* **TEKS HALAMAN**
>>>
Baca berita dengan sedikit iklan, klik di sini
PENAWARAN saham perdana (initial public offering/IPO) PT Garuda Indonesia Tbk menyisakan kisah sedih bagi tiga penjamin emisinya. Alih-alih bisa segera meraup untung, tiga perusahaan sekuritas milik negara—PT Bahana Securities, PT Danareksa Sekuritas, dan PT Mandiri Sekuritas—terancam membukukan kerugian dalam buku neracanya, akhir Februari ini, akibat harga saham Garuda terus turun.
Sejak resmi melantai di Bursa Efek Indonesia pada Jumat, 11 Februari lalu, harga saham Garuda sudah melorot 31 persen. Pada akhir perdagangan Jumat pekan lalu, harga saham berkode GIAA itu hanya dihargai Rp 530, jauh dibanding harga perdananya Rp 750 selembar. Menurut sumber Tempo, ketiga broker pelat merah ini masing-masing memiliki empat persen saham Garuda. Ini akibat saham Garuda yang tak laku dijual dalam program penawaran saham perdana tiga pekan lalu.
Total potensi kerugian (potential loss) Bahana, Mandiri, dan Danareksa dari perdagangan saham maskapai itu hampir menembus Rp 690 miliar. Modal kerja bersih disesuaikan (MKBD) tiga perusahaan efek itu pun semakin tergerus. ”Apes betul, dan ini dialami oleh semua penjamin emisi saham Garuda,” tutur sumber ini kepada Tempo pekan lalu.
Bahana Securities, Mandiri Sekuritas, dan Danareksa sedang nahas. Menurut seorang petinggi penjamin emisi Garuda, dalam IPO lalu, saham Garuda yang tak laku mencapai 3,01 miliar lembar dari total yang dijual 6,27 miliar lembar. Jumlah saham Garuda tak terjual itu setara dengan 12 persen atau senilai Rp 2,25 triliun. Bahana, Mandiri, dan Danareksa harus ”menelan” masing-masing empat persen saham.
<<<
* **CUPLIKAN CATATAN**
>>>
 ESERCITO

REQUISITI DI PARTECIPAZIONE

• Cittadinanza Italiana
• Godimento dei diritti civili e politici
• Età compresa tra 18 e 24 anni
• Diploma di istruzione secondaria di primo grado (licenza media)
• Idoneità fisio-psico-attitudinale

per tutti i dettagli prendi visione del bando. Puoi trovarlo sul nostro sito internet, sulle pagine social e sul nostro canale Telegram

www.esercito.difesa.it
<<<
>>>
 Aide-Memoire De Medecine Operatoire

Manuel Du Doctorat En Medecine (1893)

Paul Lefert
<<<
>>>
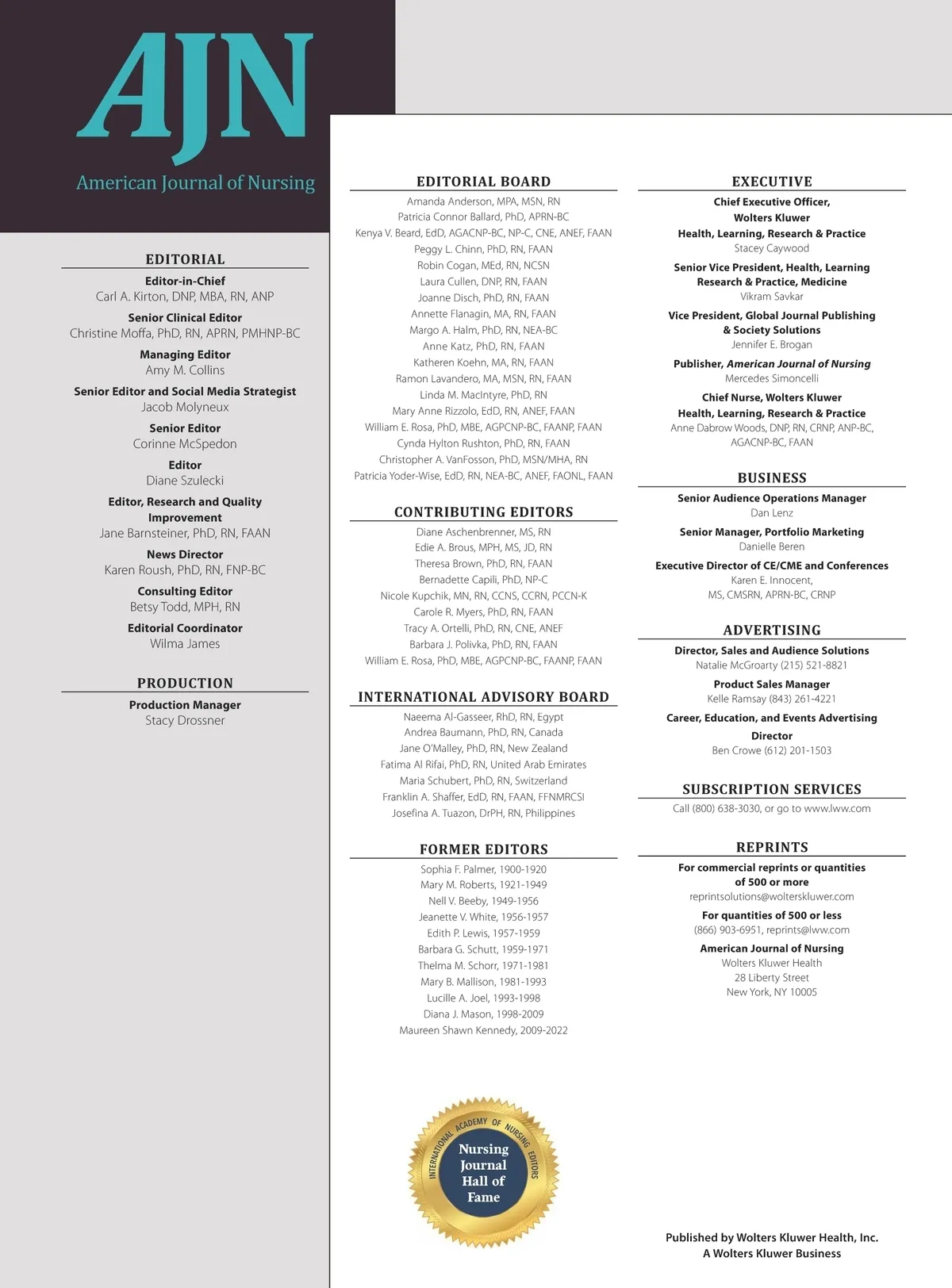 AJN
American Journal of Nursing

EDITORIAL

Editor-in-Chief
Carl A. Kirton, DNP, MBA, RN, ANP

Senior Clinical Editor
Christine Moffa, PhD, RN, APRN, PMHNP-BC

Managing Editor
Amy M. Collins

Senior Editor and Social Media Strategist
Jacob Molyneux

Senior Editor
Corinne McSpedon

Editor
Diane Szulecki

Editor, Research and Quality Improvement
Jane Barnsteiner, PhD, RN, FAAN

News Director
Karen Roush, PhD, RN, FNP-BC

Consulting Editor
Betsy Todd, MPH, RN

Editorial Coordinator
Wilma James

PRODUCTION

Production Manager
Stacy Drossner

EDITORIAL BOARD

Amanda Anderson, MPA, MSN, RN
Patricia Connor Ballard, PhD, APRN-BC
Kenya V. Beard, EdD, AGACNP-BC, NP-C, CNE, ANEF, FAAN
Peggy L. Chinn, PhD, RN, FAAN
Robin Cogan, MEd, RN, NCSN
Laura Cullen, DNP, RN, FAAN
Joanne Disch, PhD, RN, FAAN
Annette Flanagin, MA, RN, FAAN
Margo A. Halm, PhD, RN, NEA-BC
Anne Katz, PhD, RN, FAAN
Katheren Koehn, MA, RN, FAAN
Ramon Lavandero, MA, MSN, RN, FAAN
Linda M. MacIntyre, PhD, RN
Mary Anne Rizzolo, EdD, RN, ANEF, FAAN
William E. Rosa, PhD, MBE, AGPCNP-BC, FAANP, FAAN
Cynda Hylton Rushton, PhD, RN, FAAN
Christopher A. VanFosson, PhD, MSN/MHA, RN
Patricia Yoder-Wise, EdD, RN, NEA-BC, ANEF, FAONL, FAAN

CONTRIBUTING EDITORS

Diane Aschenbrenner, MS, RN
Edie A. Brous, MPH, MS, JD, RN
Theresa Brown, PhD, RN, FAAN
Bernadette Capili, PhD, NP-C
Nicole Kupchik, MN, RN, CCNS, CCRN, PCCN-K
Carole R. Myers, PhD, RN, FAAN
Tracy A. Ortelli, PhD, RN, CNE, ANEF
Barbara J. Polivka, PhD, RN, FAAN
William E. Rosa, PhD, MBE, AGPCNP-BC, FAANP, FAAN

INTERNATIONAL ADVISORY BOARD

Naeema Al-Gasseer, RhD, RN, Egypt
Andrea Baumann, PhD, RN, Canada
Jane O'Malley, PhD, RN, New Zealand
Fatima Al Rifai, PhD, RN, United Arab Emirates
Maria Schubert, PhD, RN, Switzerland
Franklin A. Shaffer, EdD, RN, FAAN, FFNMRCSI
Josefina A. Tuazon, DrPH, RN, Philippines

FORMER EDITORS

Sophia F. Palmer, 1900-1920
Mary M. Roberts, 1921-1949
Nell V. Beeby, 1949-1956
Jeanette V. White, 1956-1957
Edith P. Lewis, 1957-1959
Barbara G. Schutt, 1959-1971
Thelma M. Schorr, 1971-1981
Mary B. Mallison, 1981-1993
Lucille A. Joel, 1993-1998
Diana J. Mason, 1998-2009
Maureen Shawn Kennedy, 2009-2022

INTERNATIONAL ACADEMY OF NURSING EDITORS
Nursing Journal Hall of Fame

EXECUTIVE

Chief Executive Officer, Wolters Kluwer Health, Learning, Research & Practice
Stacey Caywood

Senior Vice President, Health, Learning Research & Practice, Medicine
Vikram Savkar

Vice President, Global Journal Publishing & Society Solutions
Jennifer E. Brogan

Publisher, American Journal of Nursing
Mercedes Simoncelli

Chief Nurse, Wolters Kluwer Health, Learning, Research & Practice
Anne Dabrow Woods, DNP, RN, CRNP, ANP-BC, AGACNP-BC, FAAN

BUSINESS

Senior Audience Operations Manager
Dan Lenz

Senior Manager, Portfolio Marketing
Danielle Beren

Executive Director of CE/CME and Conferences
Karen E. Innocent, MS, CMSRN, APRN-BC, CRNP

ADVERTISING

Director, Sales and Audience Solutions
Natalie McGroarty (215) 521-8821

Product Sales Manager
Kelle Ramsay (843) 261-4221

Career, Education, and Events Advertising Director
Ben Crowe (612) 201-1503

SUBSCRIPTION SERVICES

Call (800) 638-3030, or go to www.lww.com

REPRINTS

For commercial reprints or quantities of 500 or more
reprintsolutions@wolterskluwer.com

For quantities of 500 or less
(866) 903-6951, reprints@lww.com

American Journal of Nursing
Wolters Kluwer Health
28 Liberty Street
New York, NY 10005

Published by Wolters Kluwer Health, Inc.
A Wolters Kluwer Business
<<<
* **BERDASARKAN INFORMASI**
(1) Tentukan apakah setiap pernyataan berikut sesuai dengan teks tentang IPO Garuda Indonesia: (a) saham Garuda resmi melantai di Bursa Efek Indonesia pada Jumat, 11 Februari; (b) harga perdana saham Garuda adalah Rp 530 selembar; (c) saham Garuda yang tak laku dalam IPO mencapai 3,01 miliar lembar. Jawab ya atau tidak untuk masing-masing, disertai kutipan persis dari teks yang menjadi penentunya.
(2) Terjemahkan kalimat "Modal kerja bersih disesuaikan (MKBD) tiga perusahaan efek itu pun semakin tergerus." dari teks tentang IPO Garuda Indonesia ke dalam bahasa Inggris.
(3) Sebutkan semua perusahaan sekuritas milik negara yang menjadi penjamin emisi saham Garuda menurut teks tentang IPO Garuda Indonesia.
Catatan di atas diambil dari sumber yang berbeda.

* **JAWABAN TIAP TUGAS**
(1)
(a) Ya: "Sejak resmi melantai di Bursa Efek Indonesia pada Jumat, 11 Februari lalu"
(b) Tidak: "jauh dibanding harga perdananya Rp 750 selembar"
(c) Ya: "saham Garuda yang tak laku mencapai 3,01 miliar lembar dari total yang dijual 6,27 miliar lembar"

(2) The adjusted net working capital (MKBD) of the three securities companies has also been steadily eroded.

(3)
- PT Bahana Securities
- PT Danareksa Sekuritas
- PT Mandiri Sekuritas